» **Supplied text**:
========================================================================
[Public Papers of the Presidents of the United States: William J. Clinton (1993, Book I)]
[April 17, 1993]
[Pages 446-447]
[From the U.S. Government Publishing Office www.gpo.gov]



The President's Radio Address
April 17, 1993

    Good morning. My voice is coming to you this morning through the 
facilities of the oldest radio station in America, KDKA in Pittsburgh. 
I'm visiting the city to meet personally with citizens here to discuss 
my plans for jobs, health care, and the economy. But I wanted first to 
do my weekly broadcast with the American people.
    I'm told this station first broadcast in 1920 when it reported that 
year's Presidential elections. Over the past seven decades Presidents 
have found ways to keep in touch with the people, from whistle-stop 
tours to fireside chats to the bus tour that I adopted, along with Vice 
President Gore, in last year's campaign.
    Every Saturday morning I take this time to talk with you, my fellow 
Americans, about the problems on your minds and what I'm doing to try 
and solve them. It's my way of reporting to you and of giving you a way 
to hold me accountable. You sent me to Washington to get our Government 
and economy moving after years of paralysis in policy and a bad 
experiment with trickle-down economics. You know how important it is for 
us to make bold, comprehensive changes in the way we do business.
    We live in a competitive global economy. Nations rise and fall on 
the skills of their workers, the competitiveness of their companies, the 
imagination of their industries, and the cooperative experience and 
spirit that exists between business, labor, and government. Although 
many of the economies of the industrialized world are now suffering from 
slow growth, they've made many of the smart investments and the tough 
choices which our Government has for too long ignored. That's why many 
of them have been moving ahead and too many of our people have been 
falling behind.
    We have an economy today that even when it grows is not producing 
new jobs. We've increased the debt of our Nation by 4 times over the 
last 12 years, and we don't have much to show for it. We know that wages 
of most working people have stopped rising, that most people are working 
longer work weeks, and that too many families can no longer afford the 
escalating cost of health care.
    But we also know that, given the right tools, the right incentives, 
and the right encouragement, our workers and businesses can make the 
kinds of products and profits our economy needs to expand opportunity 
and to make our communities better places to live.
    In many critical products today Americans are the low cost, high 
quality producers. Our task is to make sure that we create more of those 
kinds of jobs.
    Just 2 months ago I gave Congress my plan for long-term jobs and 
economic growth. It changes the old priorities in Washington and puts 
our emphasis where it needs to be: on people's real needs, on increasing 
investments and jobs and education, on cutting the Federal deficit, on 
stopping the waste which pays no dividends, and redirecting our precious 
re-


[[Page 447]]

sources toward investment that creates jobs now and lays the groundwork 
for robust economic growth in the future.
========================================================================
» **Tasks to carry out**:
- 1) Duplicate the part of the radio address running from "Good morning. My" down to "last year's campaign.".
- 2) In the radio address, list the things on which nations rise and fall.
========================================================================
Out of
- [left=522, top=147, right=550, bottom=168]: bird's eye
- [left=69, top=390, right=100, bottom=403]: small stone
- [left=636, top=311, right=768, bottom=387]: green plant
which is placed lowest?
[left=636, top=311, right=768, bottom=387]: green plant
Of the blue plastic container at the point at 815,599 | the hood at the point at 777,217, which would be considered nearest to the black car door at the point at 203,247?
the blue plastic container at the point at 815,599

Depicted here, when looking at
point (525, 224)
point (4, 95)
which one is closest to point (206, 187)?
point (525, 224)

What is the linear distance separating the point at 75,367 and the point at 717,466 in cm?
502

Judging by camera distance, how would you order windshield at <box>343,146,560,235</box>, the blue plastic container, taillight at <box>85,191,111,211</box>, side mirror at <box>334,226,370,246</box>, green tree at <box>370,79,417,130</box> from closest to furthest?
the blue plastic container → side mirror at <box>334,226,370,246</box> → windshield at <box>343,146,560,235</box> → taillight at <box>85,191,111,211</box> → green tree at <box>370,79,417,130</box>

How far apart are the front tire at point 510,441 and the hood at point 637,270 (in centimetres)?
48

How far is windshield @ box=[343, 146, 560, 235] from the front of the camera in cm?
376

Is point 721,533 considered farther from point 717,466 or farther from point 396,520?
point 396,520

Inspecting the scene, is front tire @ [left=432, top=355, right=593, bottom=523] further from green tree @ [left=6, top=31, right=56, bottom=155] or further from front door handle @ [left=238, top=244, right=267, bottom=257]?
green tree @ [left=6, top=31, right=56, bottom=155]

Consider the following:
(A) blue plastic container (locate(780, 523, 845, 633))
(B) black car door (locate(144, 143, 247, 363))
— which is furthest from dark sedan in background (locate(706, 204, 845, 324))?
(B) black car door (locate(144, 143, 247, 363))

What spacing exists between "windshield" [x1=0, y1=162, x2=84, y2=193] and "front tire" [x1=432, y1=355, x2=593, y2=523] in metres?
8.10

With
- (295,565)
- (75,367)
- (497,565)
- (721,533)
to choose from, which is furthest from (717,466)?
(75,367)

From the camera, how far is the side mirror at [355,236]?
========================================================================
» **Written answers**:
- 1)
Good morning. My voice is coming to you this morning through the 
facilities of the oldest radio station in America, KDKA in Pittsburgh. 
I'm visiting the city to meet personally with citizens here to discuss 
my plans for jobs, health care, and the economy. But I wanted first to 
do my weekly broadcast with the American people.
    I'm told this station first broadcast in 1920 when it reported that 
year's Presidential elections. Over the past seven decades Presidents 
have found ways to keep in touch with the people, from whistle-stop 
tours to fireside chats to the bus tour that I adopted, along with Vice 
President Gore, in last year's campaign.

- 2)
- the skills of their workers
- the competitiveness of their companies
- the imagination of their industries
- the cooperative experience and spirit that exists between business, labor, and government